The Obsydian warrior pulled off his glove, revealing a ring of obsidian stone set in ebonite. He kissed the ring. “Forgive me, Queen Obsydia. I have failed.”

A deep feminine voice echoed through the chamber, full of dark beauty and frightening promise. “I forgive you.”

The ring on his finger flared black and fiery, swiftly spreading through the warrior’s body, consuming the demon with a flame burning hotter than a fire dragon’s. Fallon and Talon leapt to the stone pillars to evade the burst of flame. A brief wail of agony would have earned pity, if the demon man had not been Obsydia’s assassin. When the burning ceased, only a brief flash of his skeleton shimmered before it crumbled into a pile of smoking black ashes.

“What the hell was that?” one of the shadow dragons cried.

Sandhya circled the smoldering ashes. “That was Obsydia’s forgiveness.”

The dragon clans were awake now and would not return to hibernation, not as long as Obsydia was free to walk the world.
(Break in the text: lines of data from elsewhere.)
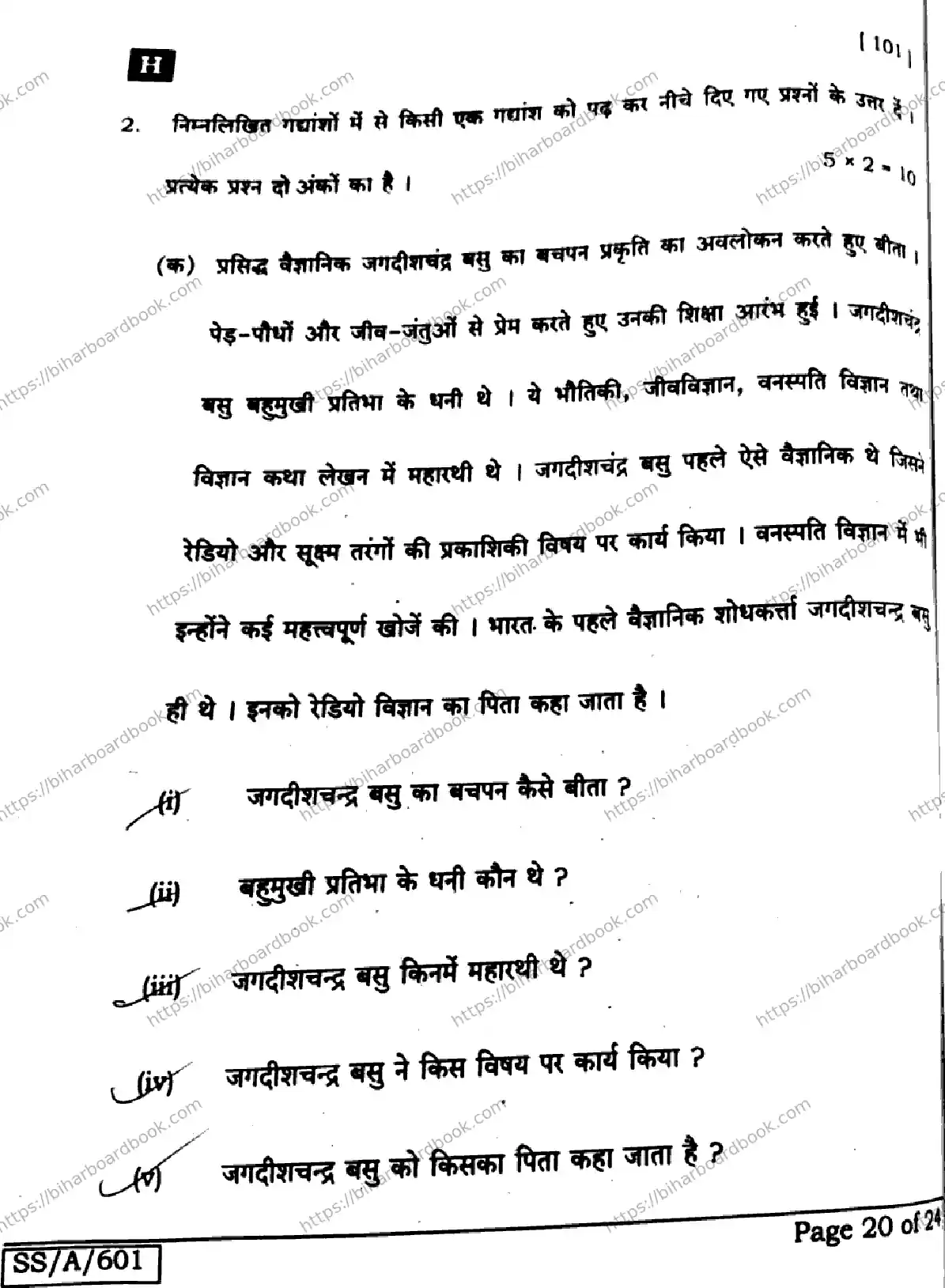 Bihar Board Class 10th 2025 Hindi (MT)  101  SetH  2025 Previous Year Paper 20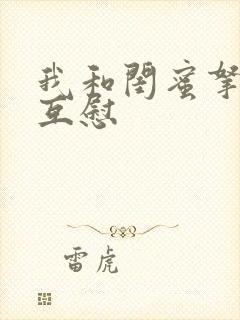 我和闺蜜拿黄瓜互慰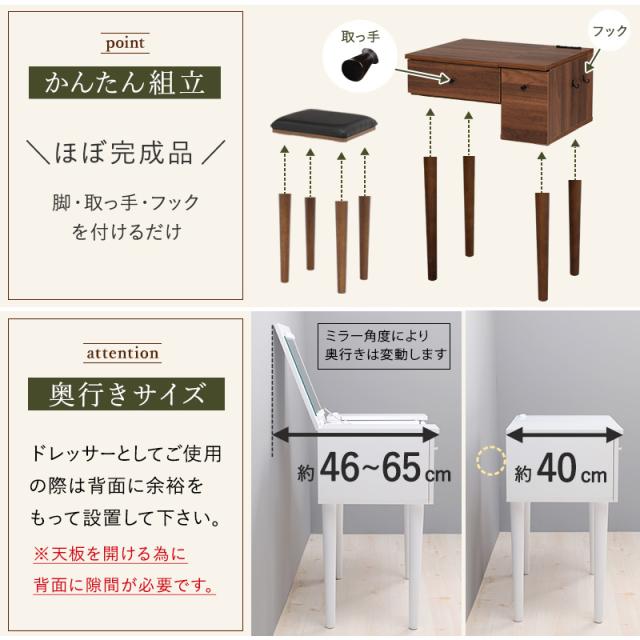萩原 ハギハラ ドレッサー ダークブラウン MD-6587DBR_16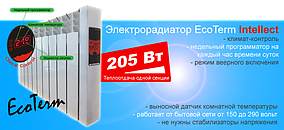 Електрорадіатор EcoTerm Intellect ET-3i 96 мм посилення 390 Вт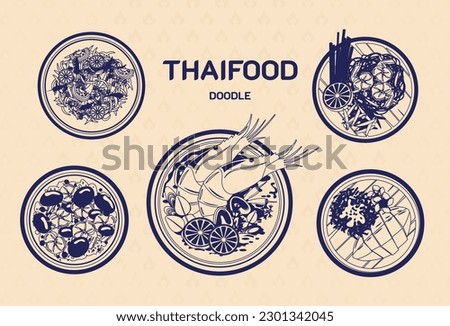 Thai Food Dishes Variety, Tom Yum Kung, Sticky rice and mango, pad thai, papaya salad. Thai cuisine dishes on table. Top view. Thai restaurant concept. Asian style banquet Royalty-Free Stock Photo #2301342045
One of the earth dragons entered the chamber and bowed his head. “Drajina, we checked the crystal chamber and Cathal did leave us a message that Obsydia has escaped. He could not come to us now, as his family is in peril.”
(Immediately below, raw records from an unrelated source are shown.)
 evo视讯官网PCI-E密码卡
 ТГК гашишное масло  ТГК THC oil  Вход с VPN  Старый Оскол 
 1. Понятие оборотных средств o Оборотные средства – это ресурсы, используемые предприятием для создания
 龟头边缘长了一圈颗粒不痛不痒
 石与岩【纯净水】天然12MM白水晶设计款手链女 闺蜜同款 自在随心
Sandhya proclaimed, “This is only the beginning. We must pro­tect our children.” She closed her eyes, for her visions now opened to her to reveal the path she must take. She knew her egg with the white and red shell was the future of her race. She knew the next ruler of her clans was in peril. 

“Rapiveshta Island is no longer safe. The Obsidian War is coming. The Topaz Age is gone. All nations will war in this conflict of Light and Dark.”

Akash flicked his tail. “Let the humans war, as they do that often enough.”

“This is different, for the fate of the world is at stake, Akash. If it were only humans, we would never interfere. There can be only one victor in this war-Light or Dark. If Darkness wins, the world will be doomed to shadow and chaos, magic will go extinct, and everyone will die.”

“What must we do?” Akash asked.

“Each clan must act now to protect the next generation. We will scatter the eggs and hide them around the world. It is not safe for them to be in one place. The demon tried to take our egg, Akash, and Obsydia will not stop until she succeeds. We were her first target in the Bloodstone Wars. Now she is free to wreak havoc. There will be no rest for us now.”

“We must protect our egg,” Akash affirmed. “Our offspring is precious, be she the next ruler or not.”

“We must find Cathal. He saved our race once. His sorcery pro­vided an antidote to Obsydia’s poison. Now I will ask him to safe­guard the future of the dragons again.”